ElasticSearch integration for Apache Spark.
- Transport client
- Partition per shard
- Data co-location
- Flexible and simple API
Add spark-es
dependency to an SBT configuration file:
libraryDependencies += "com.github.shse" %% "spark-es" % "1.0.7"
Read from ElasticSearch using query_string
query:
import org.apache.spark.elasticsearch._
val query = "name:john"
val documents = sparkContext.esRDD(Seq("localhost"), "cluster1", Seq("index1"), Seq("type1"), query)

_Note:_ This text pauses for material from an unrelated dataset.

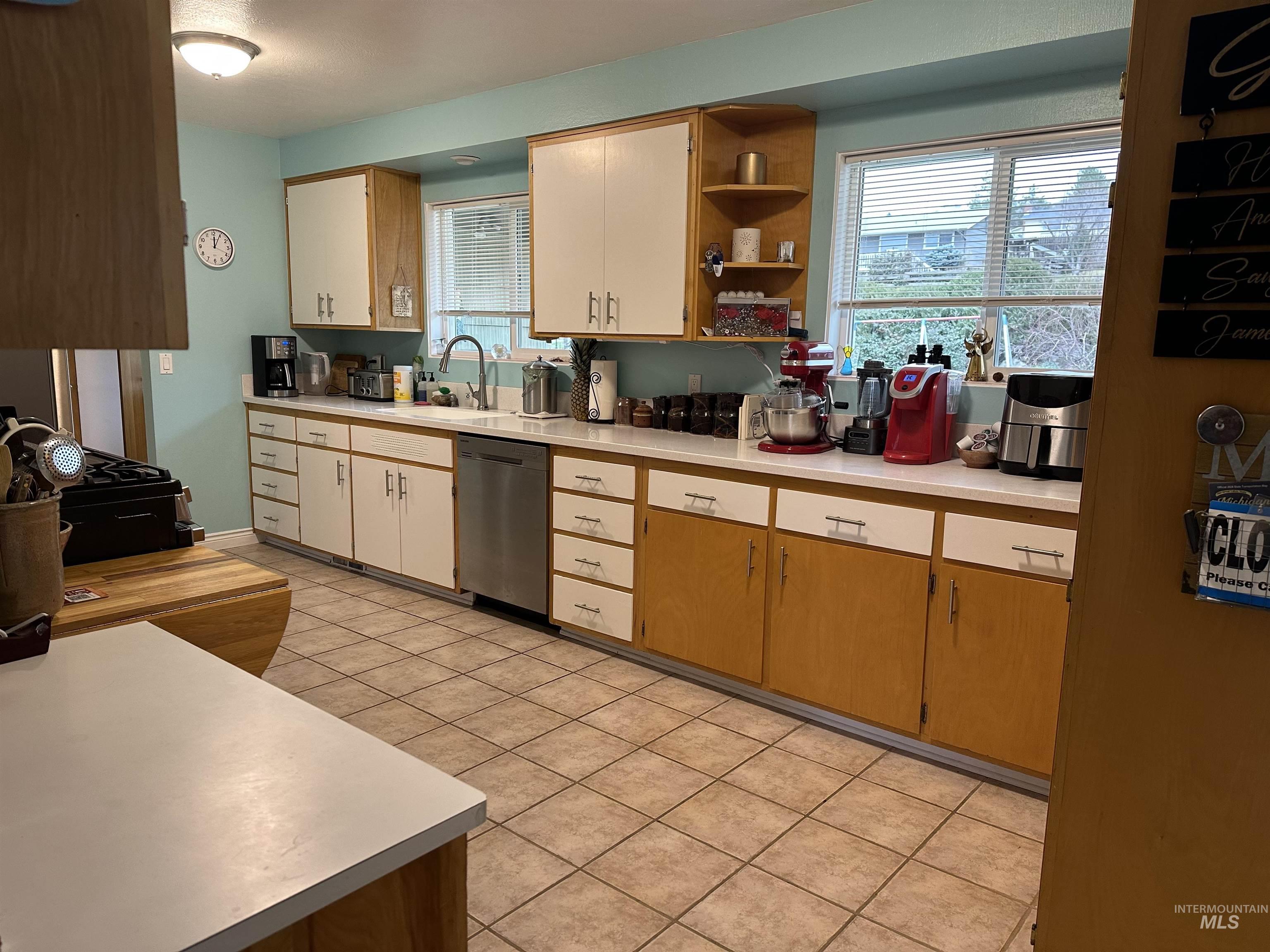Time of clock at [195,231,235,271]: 12:04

Read from ElasticSearch using org.elasticsearch.action.search.SearchRequestBuilder
:
import org.apache.spark.elasticsearch._
def getQuery = QueryBuilders.termQuery("name", "john") // Define query as a function to avoid serialization issues
val documents =
sparkContext.esRDD(Seq("localhost"), "SparkES", Seq("index1"), Seq("type1"), _.setQuery(getQuery))
Save to ElasticSearch:
import org.apache.spark.elasticsearch._
val documents = Seq(
ESDocument(ESMetadata("1", "type1", "index1"), """{"name": "Sergey Shumov"}"""),
ESDocument(ESMetadata("2", "type1", "index1"), """{"name": "John Smith"}""")
)
val options = SaveOptions(
saveOperation = SaveOperation.Create, // Do not overwrite existing documents
ignoreConflicts = true // Do not fail if document already exists
)
sparkContext
.parallelize(documents, 2)
.saveToES(Seq("localhost"), "cluster1", options)
Delete from ElasticSearch:
import org.apache.spark.elasticsearch._
// Using metadata RDD
val metadata = Seq(
ESMetadata("1", "type1", "index1"),
ESMetadata("2", "type1", "index1")
)
sparkContext
.parallelize(documents, 2)
.deleteFromES(Seq("localhost"), "cluster1")
// Using document indices
val ids = Seq("1", "2")
sparkContext
.parallelize(ids, 2)
.deleteFromES(Seq("localhost"), "cluster1", "index1", "type1")
Custom bulk action:
import org.apache.spark.elasticsearch._
val items = Seq("type1" -> "1", "type2" -> "2")
def handleResponse(response: BulkItemResponse): Unit =
if (response.isFailed)
println(response.getFailure.getStatus)
def handleDocument(client: Client, bulk: BulkRequestBuilder, document: (String, String): Unit =
bulk.add(client.prepareDelete("index1", document._1, document._2))
sparkContext
.parallelize(items, 2)
.bulkToES(Seq("localhost"), "cluster1", handleDocument, handleResponse)
Assembly:
sbt assembly